The Durbar festival is an annual cultural, religious and equestrian festival, celebrated as a core part of Hausa culture in Arewa (Northern Nigeria). Durbar has existed for centuries in the Hausa Kingdoms, and is a paramount part of Hausa cultural rites, tradition, and history.

Durbar is performed in several northern cities of Nigeria, which include the original ancient Hausa Emirates are such as Kano, Katsina, Lafia, Gombe, Akko Emirate, Sokoto, Zazzau, Bauchi, Bida, and Ilorin. The festival is usually celebrated by these Emirates city following the end of Ramadan and also coincides with the Muslim festivities of Eid al-Adha and Eid al-Fitri.

It begins with prayers at dawn, followed by a colourful mounted parade of the Emir and his retinue of horsemen, musicians, and artillerymen.
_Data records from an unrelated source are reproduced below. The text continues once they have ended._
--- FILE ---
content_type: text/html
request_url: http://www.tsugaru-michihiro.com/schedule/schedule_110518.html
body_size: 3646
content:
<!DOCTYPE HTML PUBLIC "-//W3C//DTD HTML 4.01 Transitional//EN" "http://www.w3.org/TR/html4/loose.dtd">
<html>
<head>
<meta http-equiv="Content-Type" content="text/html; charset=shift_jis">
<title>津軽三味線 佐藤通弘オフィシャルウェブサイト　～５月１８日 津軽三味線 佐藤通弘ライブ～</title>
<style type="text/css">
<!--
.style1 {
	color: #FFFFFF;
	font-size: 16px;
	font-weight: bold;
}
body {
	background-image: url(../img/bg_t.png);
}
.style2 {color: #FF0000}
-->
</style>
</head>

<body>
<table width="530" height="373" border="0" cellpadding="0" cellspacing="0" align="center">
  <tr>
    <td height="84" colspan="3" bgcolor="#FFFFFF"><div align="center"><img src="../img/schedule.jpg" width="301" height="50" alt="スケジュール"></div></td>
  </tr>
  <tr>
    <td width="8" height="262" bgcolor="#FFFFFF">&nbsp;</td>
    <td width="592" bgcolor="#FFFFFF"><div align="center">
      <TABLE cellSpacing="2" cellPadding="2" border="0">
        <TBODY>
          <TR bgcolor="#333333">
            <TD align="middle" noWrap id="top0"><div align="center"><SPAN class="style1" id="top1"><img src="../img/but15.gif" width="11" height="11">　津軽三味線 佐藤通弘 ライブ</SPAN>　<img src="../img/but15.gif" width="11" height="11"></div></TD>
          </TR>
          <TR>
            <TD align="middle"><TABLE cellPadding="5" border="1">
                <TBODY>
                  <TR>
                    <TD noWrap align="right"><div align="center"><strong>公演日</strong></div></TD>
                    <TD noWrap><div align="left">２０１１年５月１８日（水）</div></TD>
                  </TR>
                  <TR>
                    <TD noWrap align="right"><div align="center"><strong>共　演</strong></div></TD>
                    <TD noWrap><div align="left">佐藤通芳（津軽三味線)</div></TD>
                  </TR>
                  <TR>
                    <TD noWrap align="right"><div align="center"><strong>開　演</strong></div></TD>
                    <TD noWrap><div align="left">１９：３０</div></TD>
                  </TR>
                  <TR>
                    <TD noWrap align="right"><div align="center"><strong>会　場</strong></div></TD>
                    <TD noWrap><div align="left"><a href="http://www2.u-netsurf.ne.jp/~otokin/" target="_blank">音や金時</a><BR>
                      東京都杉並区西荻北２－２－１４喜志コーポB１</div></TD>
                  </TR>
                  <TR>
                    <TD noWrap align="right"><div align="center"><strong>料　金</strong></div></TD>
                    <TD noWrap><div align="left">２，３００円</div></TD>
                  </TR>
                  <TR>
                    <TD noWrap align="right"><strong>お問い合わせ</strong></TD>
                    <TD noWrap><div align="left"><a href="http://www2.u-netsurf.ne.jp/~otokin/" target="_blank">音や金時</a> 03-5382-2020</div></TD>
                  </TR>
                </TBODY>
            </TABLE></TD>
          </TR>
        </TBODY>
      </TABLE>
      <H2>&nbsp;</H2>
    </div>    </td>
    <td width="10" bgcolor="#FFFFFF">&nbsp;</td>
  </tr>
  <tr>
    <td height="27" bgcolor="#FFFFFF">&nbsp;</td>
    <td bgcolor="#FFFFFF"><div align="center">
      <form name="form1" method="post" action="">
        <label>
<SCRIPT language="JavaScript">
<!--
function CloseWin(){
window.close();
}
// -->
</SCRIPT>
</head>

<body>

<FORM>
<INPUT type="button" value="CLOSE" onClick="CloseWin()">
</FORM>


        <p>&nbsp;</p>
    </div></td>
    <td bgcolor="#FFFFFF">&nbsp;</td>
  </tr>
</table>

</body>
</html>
At the Durbar festivals noblemen travel to pay homage to the Emir and reaffirm their loyalty to their various emirates.

The festival dates back to over 200 years ago when horses were first used in warfare in Kano, the largest city in Northern Nigeria and former capital of the Kingdom of Kano. The Kano durbar festival is a four-day extravaganza of opulence, horsemanship, and street parades.
==History==

=== Pre-colonial era ===

The Jahi race is the Durbar's centrepiece and the Hawan Daushe's final item on the programme. Several horse riders in the emirate charge full speed towards the emir, then abruptly stop when they approach him and wave their sword or flag before exiting. The Emir and his entourage ride through a number of quarters housing historically significant families before returning to the palace via the Kofar Kudu gate for the Jahi - the horsemen's salute. The Palace guards march into position after the Jahi and fire several gunshots into the air, signaling the end of the Hawan Daushe Durbar.

Hawan Sallah – the Festival Riding, followed by Hawan Daushe, Hawan Nassarawa, and Hawan Doriya. The most fascinating and impressive aspect of the Durbar celebration is the Hawan Daushe, which also includes the "Jahi", which attracts viewers from all over the world.

The Hawan Daushe began as the Emir and his entourage ride out of Gidan Rumfa – the Emir's Palace, past Kofar Kwaru to Babban Daki – the palace of the Queen Mother, where he pays tribute to his mother.

In December 2024, the festival was recognized by UNESCO as an Intangible cultural heritage.